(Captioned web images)
- Opening Delimiter -

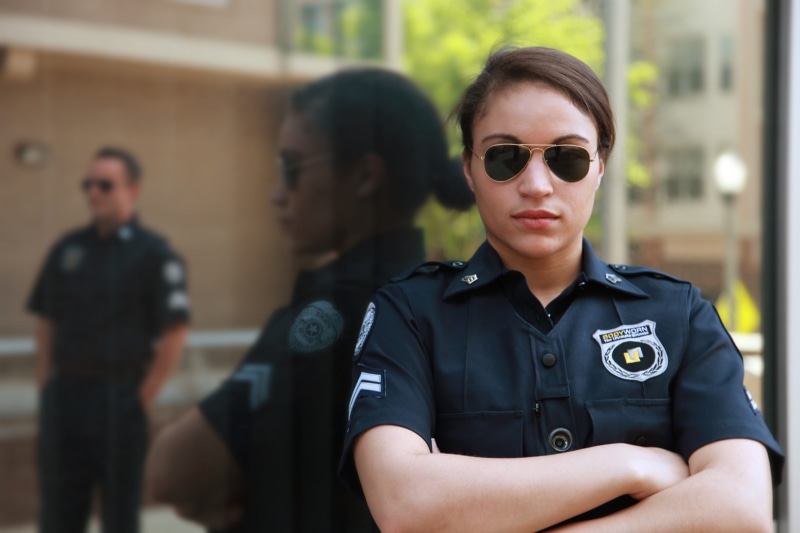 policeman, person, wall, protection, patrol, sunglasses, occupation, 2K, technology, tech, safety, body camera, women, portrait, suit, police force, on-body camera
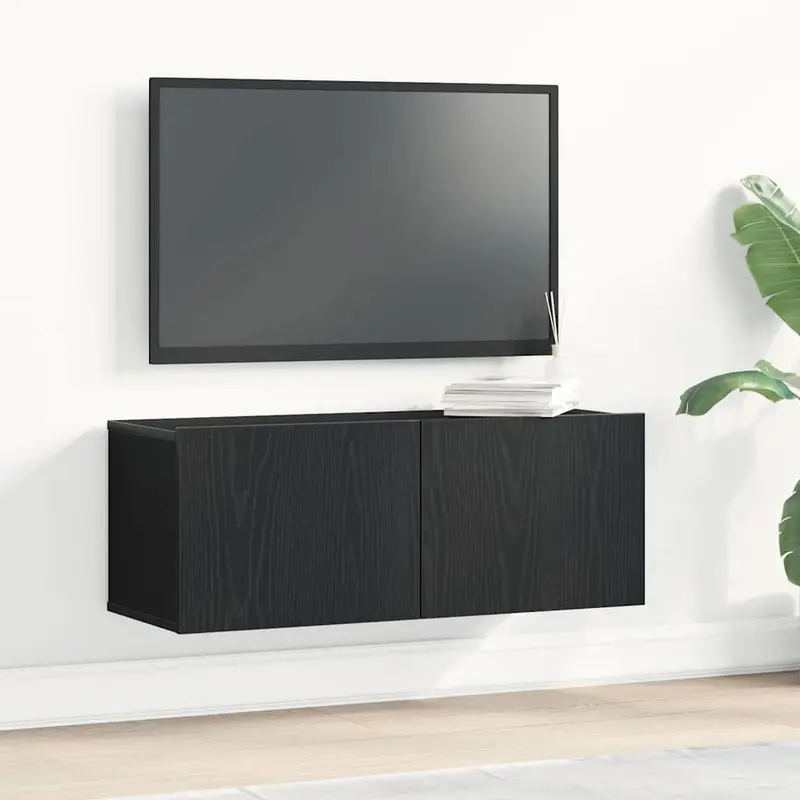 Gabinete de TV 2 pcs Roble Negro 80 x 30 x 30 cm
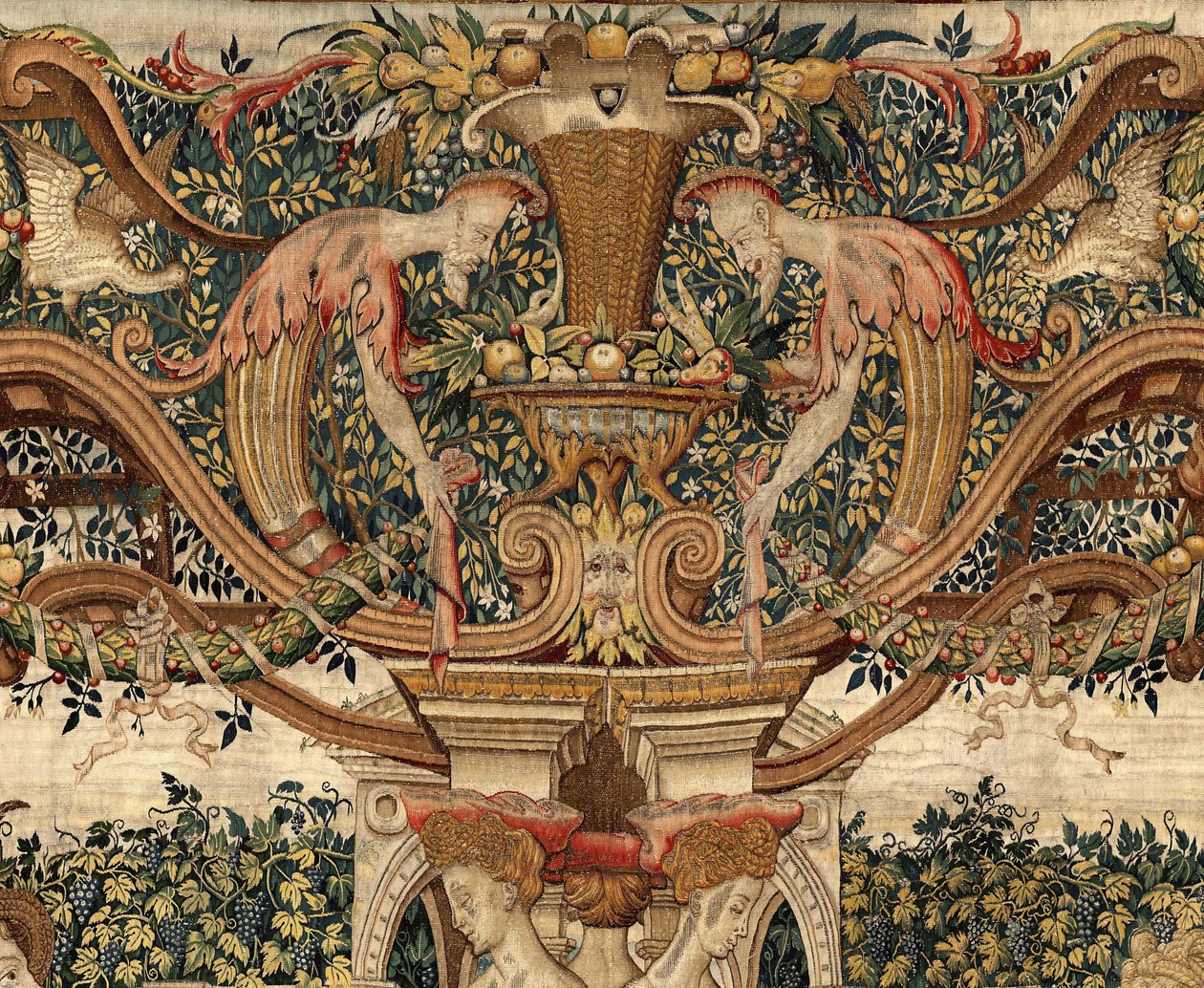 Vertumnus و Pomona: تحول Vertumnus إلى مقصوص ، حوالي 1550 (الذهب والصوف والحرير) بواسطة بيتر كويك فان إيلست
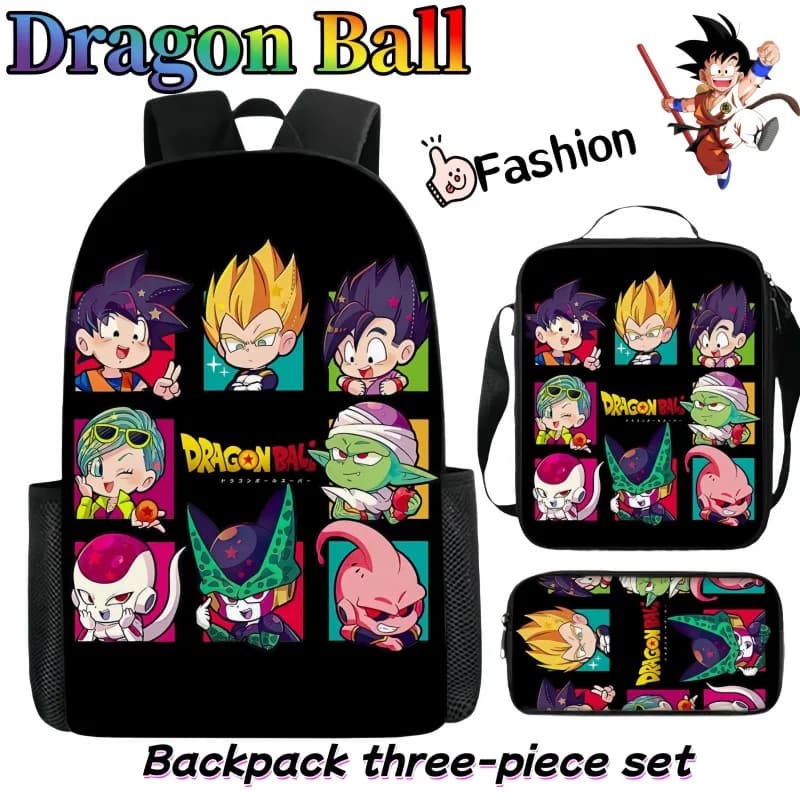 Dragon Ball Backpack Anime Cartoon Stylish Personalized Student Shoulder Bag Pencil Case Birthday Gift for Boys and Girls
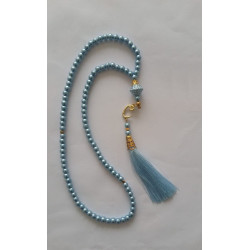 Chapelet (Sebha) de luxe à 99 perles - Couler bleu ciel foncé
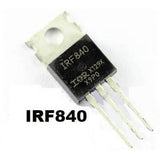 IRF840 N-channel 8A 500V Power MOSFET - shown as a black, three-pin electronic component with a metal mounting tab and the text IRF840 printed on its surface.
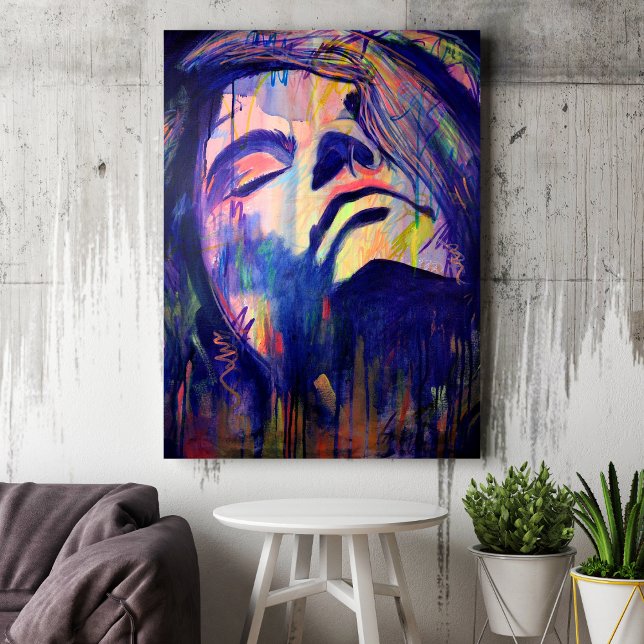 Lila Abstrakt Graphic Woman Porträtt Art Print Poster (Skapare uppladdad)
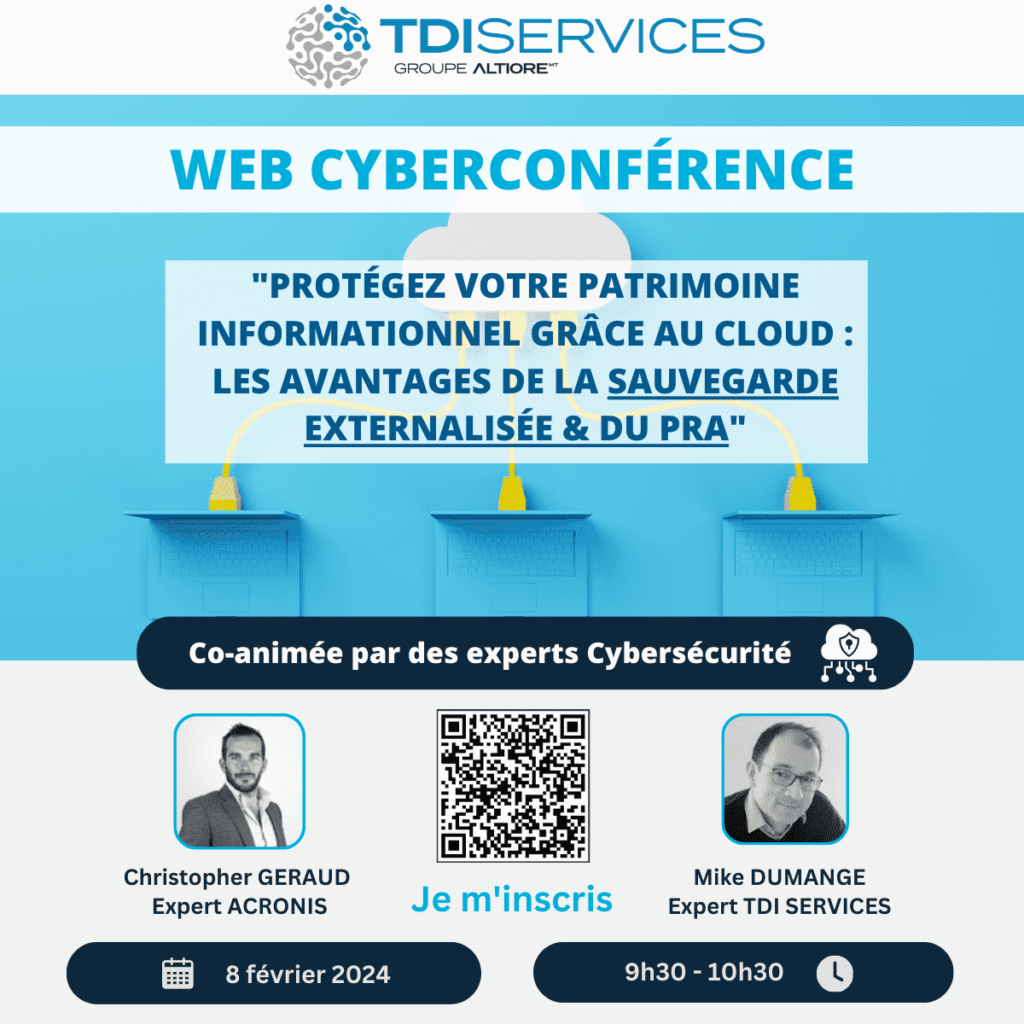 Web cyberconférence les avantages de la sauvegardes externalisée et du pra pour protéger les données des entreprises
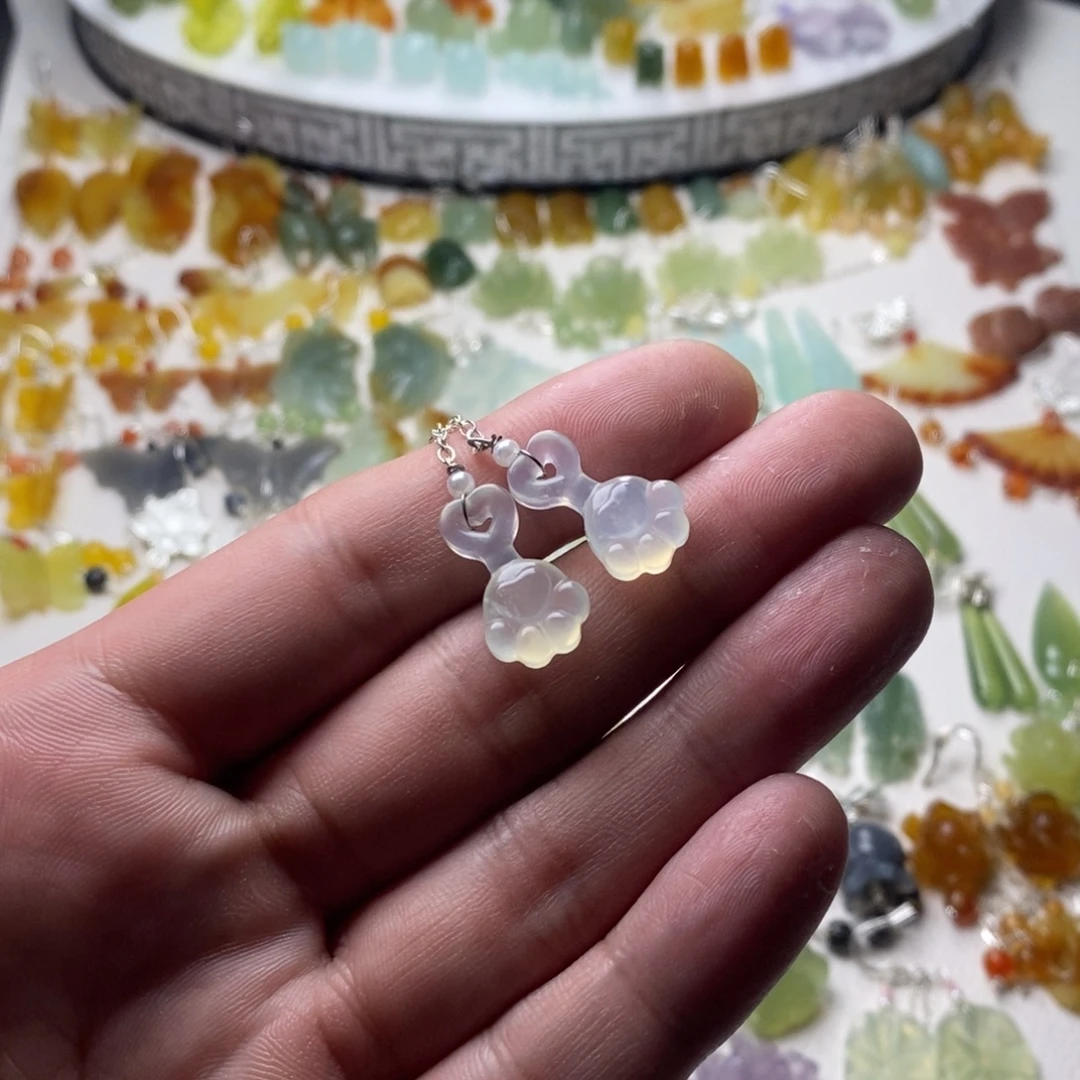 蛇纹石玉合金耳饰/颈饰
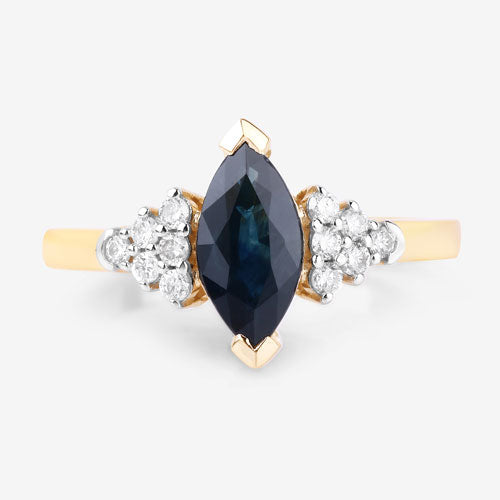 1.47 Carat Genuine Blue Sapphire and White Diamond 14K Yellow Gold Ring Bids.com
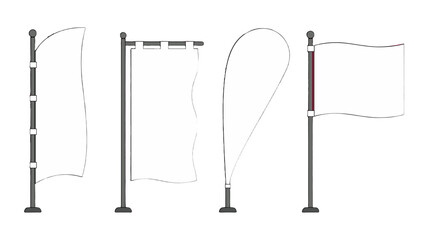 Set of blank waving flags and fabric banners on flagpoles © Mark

- Closing Delimiter -

TASK GOAL
In the records above, transcribe exactly the lines from the one containing "蛇纹石玉合金耳饰/颈饰" through the last line, both included, and skip the pictures.

ANSWER
 蛇纹石玉合金耳饰/颈饰
 1.47 Carat Genuine Blue Sapphire and White Diamond 14K Yellow Gold Ring Bids.com
 Set of blank waving flags and fabric banners on flagpoles © Mark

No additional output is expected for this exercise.